The fourth week of August, and Cook only did three voyages of exploration so what to do here, well as the second voyage carried watches to test new ways of calculating longitude with varying levels of success as I will cover below it only seems fair to delve deeper into just what was being tested and why, fortunately Dava Sobel has written this excellent summary of just what was going on and how a group of astronomers colluded to keep John Harrison and his son William from winning the main prize.
As I said a couple of weeks ago “Cook had a watch made by Larcum Kendall which was a copy of that designed by John Harrison and alongside this a watch made by John Arnold, Ferneaux had two watches made by Arnold,” It may seem odd that the original clock by Harrison didn’t go on the 1772 voyage seeing as he was the one in line for the £20,000 prize (over £2.5 million for the modern equivalent according to the Bank of England inflation calculator) but the Board of Longitude were by then determined that he shouldn’t succeed and insisted that the original was effectively held hostage by them whilst a, hopefully inferior, copy was sent instead. But we are getting ahead of the story, let’s go back a few decades.
Dava Sobel presents the development of H4, the superb watch made by Harrison, by starting at the very beginning with explaining the problem of determining longitude. How far up or down the Earth you are is relatively easy to determine but longitude, how far round the Earth from your start point is a lot more difficult as you either need complex astronomical readings and their subsequent calculations and it could easily take four hours to work out where you roughly are using that method; or an accurate indication of the time in your home port to compare with local time which you could get from when the sun was highest in the sky which would be noon. Local time changes as you go round the world with a full twenty four hours representing a circumnavigation so an hour difference would be equivalent to fifteen degrees of longitude away from home.
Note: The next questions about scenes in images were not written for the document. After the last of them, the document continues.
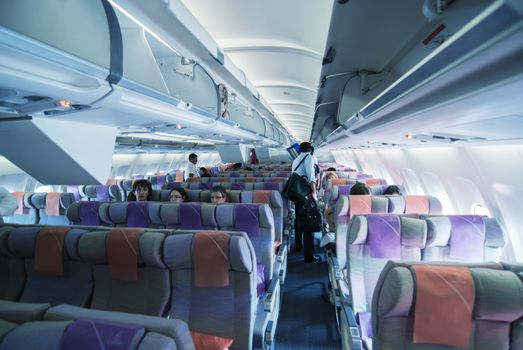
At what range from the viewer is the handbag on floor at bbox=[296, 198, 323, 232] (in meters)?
4.89

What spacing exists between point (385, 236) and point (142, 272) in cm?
181

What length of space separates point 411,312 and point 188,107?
2454 mm

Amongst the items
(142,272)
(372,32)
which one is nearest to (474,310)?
(142,272)

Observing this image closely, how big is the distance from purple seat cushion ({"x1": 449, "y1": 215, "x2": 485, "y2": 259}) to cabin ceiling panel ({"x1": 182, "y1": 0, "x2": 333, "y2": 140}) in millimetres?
2249

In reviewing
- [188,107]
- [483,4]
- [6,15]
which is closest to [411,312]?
[483,4]

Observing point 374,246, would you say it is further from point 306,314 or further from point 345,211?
point 306,314

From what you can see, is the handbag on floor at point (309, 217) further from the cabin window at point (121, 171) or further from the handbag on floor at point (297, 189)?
the cabin window at point (121, 171)

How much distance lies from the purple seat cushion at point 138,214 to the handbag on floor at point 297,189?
101 inches

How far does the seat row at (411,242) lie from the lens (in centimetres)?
219

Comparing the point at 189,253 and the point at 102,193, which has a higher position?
the point at 189,253

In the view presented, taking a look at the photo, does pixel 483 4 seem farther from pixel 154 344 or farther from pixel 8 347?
pixel 8 347

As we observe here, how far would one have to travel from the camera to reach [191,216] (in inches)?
112

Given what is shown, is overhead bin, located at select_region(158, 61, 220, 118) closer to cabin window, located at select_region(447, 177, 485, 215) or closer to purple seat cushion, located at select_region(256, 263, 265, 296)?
purple seat cushion, located at select_region(256, 263, 265, 296)

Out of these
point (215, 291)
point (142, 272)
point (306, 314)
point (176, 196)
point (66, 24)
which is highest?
point (66, 24)
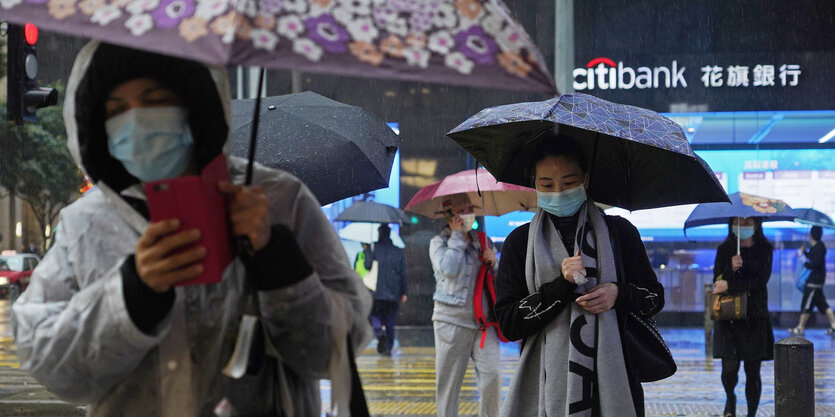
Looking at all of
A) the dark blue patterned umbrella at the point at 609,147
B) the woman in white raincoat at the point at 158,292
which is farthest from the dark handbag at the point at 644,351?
the woman in white raincoat at the point at 158,292

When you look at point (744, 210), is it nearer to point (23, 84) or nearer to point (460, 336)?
point (460, 336)

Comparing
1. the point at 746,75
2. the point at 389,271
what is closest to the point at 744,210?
the point at 389,271

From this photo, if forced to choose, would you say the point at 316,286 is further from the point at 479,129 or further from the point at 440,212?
the point at 440,212

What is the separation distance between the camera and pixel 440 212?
933cm

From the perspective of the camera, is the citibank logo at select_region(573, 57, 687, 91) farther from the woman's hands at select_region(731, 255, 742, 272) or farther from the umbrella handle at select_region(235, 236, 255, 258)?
the umbrella handle at select_region(235, 236, 255, 258)

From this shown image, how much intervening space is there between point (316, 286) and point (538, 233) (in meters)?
2.44

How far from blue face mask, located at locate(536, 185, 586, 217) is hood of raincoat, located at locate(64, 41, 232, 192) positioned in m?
2.46

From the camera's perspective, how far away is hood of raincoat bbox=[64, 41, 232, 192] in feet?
7.13

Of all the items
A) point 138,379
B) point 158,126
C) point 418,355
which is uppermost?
point 158,126

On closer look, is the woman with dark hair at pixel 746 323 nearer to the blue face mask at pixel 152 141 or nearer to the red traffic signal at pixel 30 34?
the red traffic signal at pixel 30 34

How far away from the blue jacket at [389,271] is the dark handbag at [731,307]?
617 centimetres

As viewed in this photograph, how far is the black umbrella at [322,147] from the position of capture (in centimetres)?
514

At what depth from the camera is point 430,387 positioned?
11.1 m

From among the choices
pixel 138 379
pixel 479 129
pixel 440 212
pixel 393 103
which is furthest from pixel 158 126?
pixel 393 103
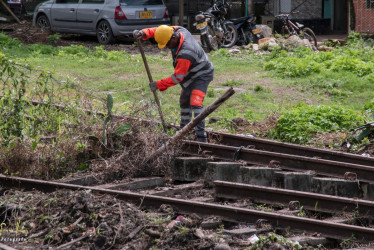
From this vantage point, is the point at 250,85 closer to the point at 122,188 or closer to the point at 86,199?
the point at 122,188

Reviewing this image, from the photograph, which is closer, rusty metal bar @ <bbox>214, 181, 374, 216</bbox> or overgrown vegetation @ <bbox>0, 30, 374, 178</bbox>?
rusty metal bar @ <bbox>214, 181, 374, 216</bbox>

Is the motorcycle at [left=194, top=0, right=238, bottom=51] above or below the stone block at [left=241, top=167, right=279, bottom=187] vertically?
above

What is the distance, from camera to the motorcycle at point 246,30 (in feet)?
62.8

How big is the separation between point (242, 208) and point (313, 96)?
255 inches

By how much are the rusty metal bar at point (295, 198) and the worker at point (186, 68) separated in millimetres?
1994

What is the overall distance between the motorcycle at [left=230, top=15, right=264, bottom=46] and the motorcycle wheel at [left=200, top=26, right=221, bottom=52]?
3.88ft

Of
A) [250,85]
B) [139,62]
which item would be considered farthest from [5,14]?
[250,85]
The problem was that no clock would work accurately on a ship due to temperature and humidity changes along with the movement of the ship and it had to be accurate as just a minute out would drastically alter the determination of longitude.
John Harrison, a self taught clock maker from the north of England starting to construct his first clocks back in 1713, a year before the Longitude Act setting out the prizes for determining longitude was passed. His clocks were, most unusually, mainly made of wood rather than the more common brass and most still exist with his fourth, the clock at Brocklesby Park, built in 1722 still running and telling excellent time today. Harrison’s first encounter with the Board of Longitude would be in 1730 when he went to London to present his early plans but he couldn’t find them as they had yet to meet due to no sensible proposal being sent for them to consider. That it took until 1773 for him to be finally awarded half the money he was fully entitled to and then only following intervention by the King is a scandal that Sobel covers so well in this book. Admittedly Harrison himself was partly to blame for the delay as he kept seeing improvements he could make and wanted but most of the problems were down to astronomers, especially Maskelyne, who were determined that solving longitude via lunar observations was the only way forward and as they were on the Board they kept changing the rules in order to prevent Harrison winning.
The story of the determination of longitude sounds like a fairly dry subject but it is anything but and this is one of the most interesting books I have read this year.